*STATED EXERCISE 1*:
Reproduce the records from the line containing "Judging by this" through the end of the records, changing "camera" to "viewer" and leaving everything else unchanged.

*** TEXT ***

These are the key concepts you need to understand to accurately answer the question.

Range Rule of Thumb
The range rule of thumb is a handy shortcut used to estimate the standard deviation of a dataset. This method is particularly useful when dealing with a normal distribution or any distribution that approximates it closely. Instead of computing the standard deviation from scratch, which can be complex and require detailed data points, the range rule simplifies the process by using the range of the dataset. The concept is straightforward:
  • Identify the range, which is the difference between the maximum and minimum values of the dataset.
  • Divide this range by 4 to estimate the standard deviation.
This technique works well because, in a perfect normal distribution, most data falls within a certain spread from the mean. Although it's an approximation, this method provides a reasonable standard deviation estimate when full calculation isn't feasible or necessary. The usefulness of the range rule lies in its simplicity and quick application, making it a helpful tool in preliminary data analysis.
Standard Deviation Estimation
Estimating the standard deviation is crucial in statistics as it gives us insight into the variability of a dataset. The standard deviation tells us how much the data deviates from the mean, providing a measure of spread or dispersion. When utilizing the range rule of thumb, you calculate the standard deviation by taking the range of your data and dividing it by four. This assumes a roughly normal distribution, where data tend to cluster around a central value with defined spread:
  • The smaller the range, the less variation there is among data points.
  • Conversely, a large range suggests greater variability.
By estimating the standard deviation quickly, you can determine if your dataset has wide spread or is closely packed around the mean. This estimation method is efficient in settings where a quick, rough measure of variability is needed without detailed calculations.

***

*STATED EXERCISE 2*:
According to the text on the range rule of thumb, why does dividing the range by 4 work well as an estimate of the standard deviation?

*** GIVEN DATA ***

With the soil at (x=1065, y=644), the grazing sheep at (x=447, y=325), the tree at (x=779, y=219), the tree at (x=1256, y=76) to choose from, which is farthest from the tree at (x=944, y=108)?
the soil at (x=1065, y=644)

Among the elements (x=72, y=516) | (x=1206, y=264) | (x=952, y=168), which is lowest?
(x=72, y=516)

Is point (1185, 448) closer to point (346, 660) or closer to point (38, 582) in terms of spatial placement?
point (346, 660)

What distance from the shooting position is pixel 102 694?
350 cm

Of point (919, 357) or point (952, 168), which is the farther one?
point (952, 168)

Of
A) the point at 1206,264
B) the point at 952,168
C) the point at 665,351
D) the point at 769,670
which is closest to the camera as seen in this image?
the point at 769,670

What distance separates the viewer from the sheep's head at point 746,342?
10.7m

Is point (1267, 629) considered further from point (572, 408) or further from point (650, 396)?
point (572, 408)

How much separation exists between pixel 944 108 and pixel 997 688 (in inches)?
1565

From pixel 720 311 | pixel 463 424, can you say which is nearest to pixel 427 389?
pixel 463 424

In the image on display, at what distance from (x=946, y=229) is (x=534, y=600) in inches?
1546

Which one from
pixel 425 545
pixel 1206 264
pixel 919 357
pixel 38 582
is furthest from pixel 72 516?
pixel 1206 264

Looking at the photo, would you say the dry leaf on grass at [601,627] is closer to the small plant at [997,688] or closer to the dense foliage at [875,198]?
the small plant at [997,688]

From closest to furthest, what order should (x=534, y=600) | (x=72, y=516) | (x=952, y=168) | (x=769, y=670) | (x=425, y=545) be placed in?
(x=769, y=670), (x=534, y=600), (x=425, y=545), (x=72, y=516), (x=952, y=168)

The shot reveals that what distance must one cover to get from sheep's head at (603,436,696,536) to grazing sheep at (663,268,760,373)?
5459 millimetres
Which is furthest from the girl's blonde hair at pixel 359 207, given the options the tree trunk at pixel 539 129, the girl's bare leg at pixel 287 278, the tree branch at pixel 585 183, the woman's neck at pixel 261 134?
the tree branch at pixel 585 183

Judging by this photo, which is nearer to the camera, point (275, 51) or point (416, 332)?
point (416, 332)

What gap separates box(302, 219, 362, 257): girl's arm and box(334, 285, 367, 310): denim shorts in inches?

***

*TASK ANSWER 1*:
Judging by this photo, which is nearer to the viewer, point (275, 51) or point (416, 332)?
point (416, 332)

What gap separates box(302, 219, 362, 257): girl's arm and box(334, 285, 367, 310): denim shorts in inches?

*TASK ANSWER 2*:
It works well because, in a perfect normal distribution, most data falls within a certain spread from the mean. For this reason, the method gives a reasonable estimate of the standard deviation when a full calculation is not feasible or necessary.